Criterion’s edition comes in a two-disk set with hours of extras, beginning on the first disk with a commentary by restoration supervisor Lino Meireles, who ranges from the place of the film and Rocha in Brazilian cinema (he considers it the true beginning of Cinema Novo, previous films having borrowed their style and aesthetics from foreign models) to the meaning of individual visual details and the process of restoration. There’s an interview with film scholar Richard Peña (22:25), who talks about Rocha and the politics of Cinema Novo. Also on the first disk is Memoria do cangaço (29:00), a documentary from 1964 about the outlaws who arose in Brazil’s backcountry in response to harsh economic conditions. It’s startling to discover how recently they operated as former cangaceiros are interviewed along with those who hunted them, racking up so many kills that they had lost count.
The second disk contains two feature-length documentaries. I confess I found both stylistically irritating, but they contain a lot of contextual information which illuminates the importance of Black God, White Devil in both Brazilian and world cinema.
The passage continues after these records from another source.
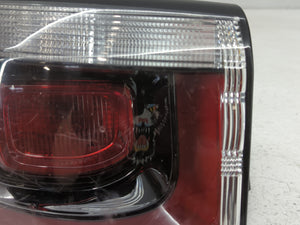 2018 Jeep Compass Tail Light Assembly Driver Left OEM P/N:P55112839AB Fits OEM Used Auto Parts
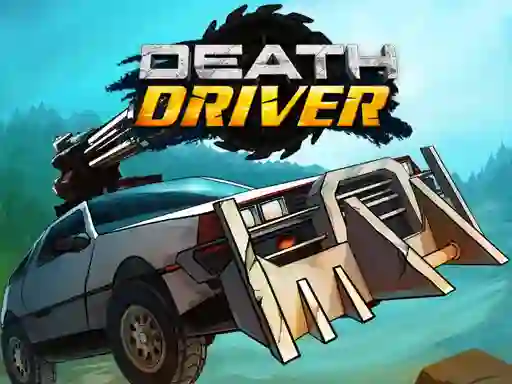 Mäng Death Driver Internetis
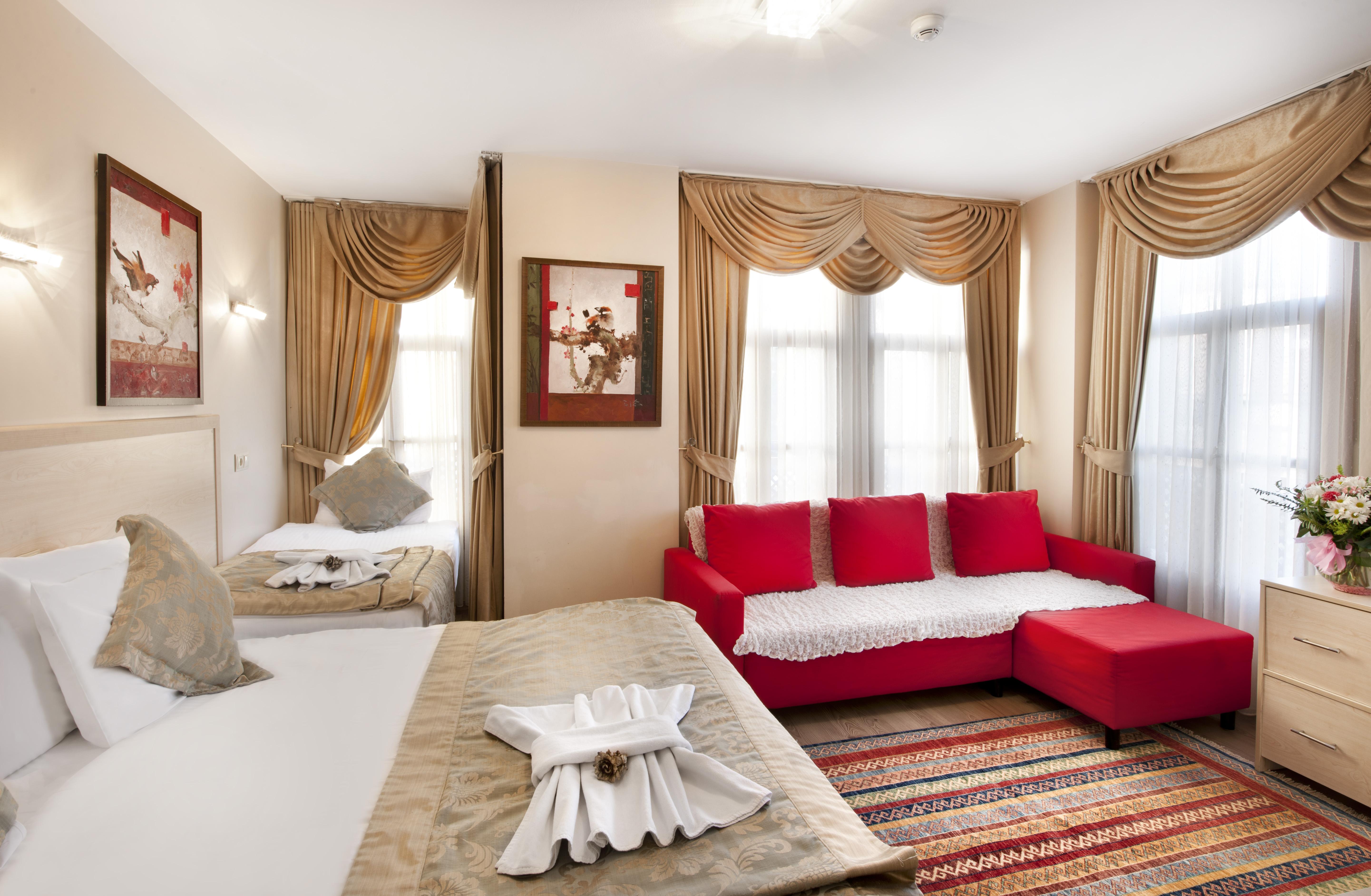 Hotel Sultan House à Istambul Extérieur photo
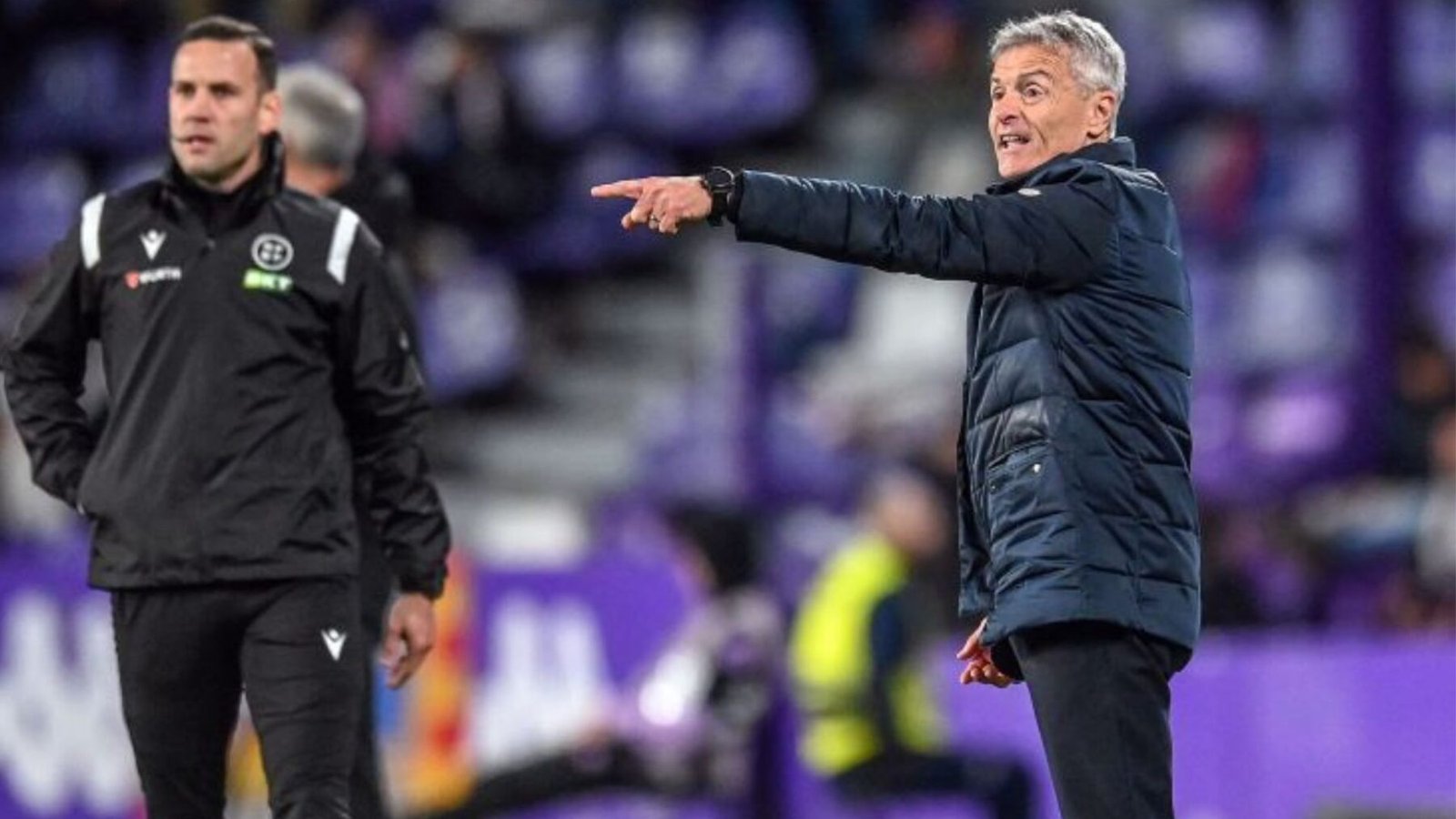 Fran Escribá, Real Valladolid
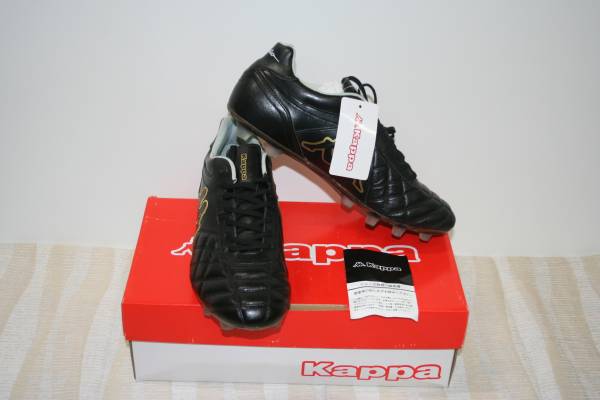 Kappa/KP FGM011【黒・25.5ｃｍ】16000円が、3980円から★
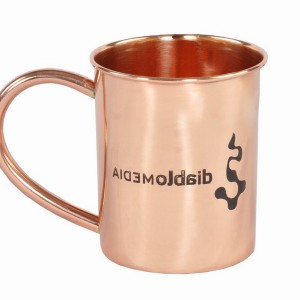 Custom Copper Mugs Denver Co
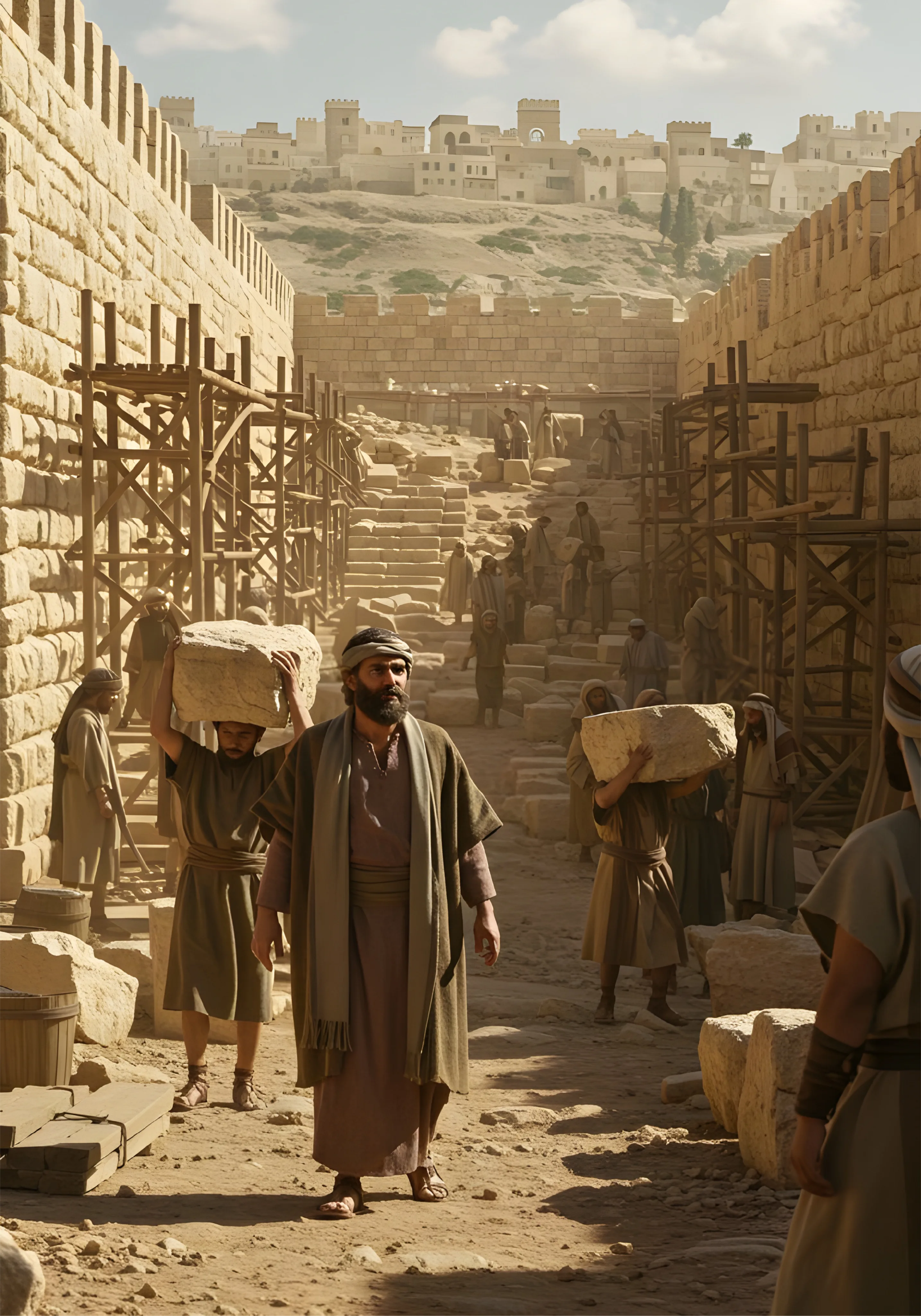 صورة تعبيرية لسفر حجي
Silvio Tendler’s Glauber the Movie, Labyrinth of Brazil (2003, 1:37:54) revolves around Rocha’s death and funeral, with friends, colleagues and collaborators speaking about his personality and the meaning of his work, along with archival material of Rocha presenting his ideas and working on various projects.
Cinema Novo (2016, 1:32:27) by Eryk Rocha, the filmmaker’s son, presents a broader picture of the movement in which his father played a key role, featuring new and archival interviews with other important participants.
These two documentaries and the commentary have been ported over from the UK release by a new company called Mawu Films.
There’s also a restoration trailer and a booklet essay by film scholar Fabio Andrade.
The Blu-ray release of Black God, White Devil makes full use of the format not only to make available an important film but also to provide the historical and critical context which illuminates just why it’s important. This is one of Criterion’s most substantial releases so far this year.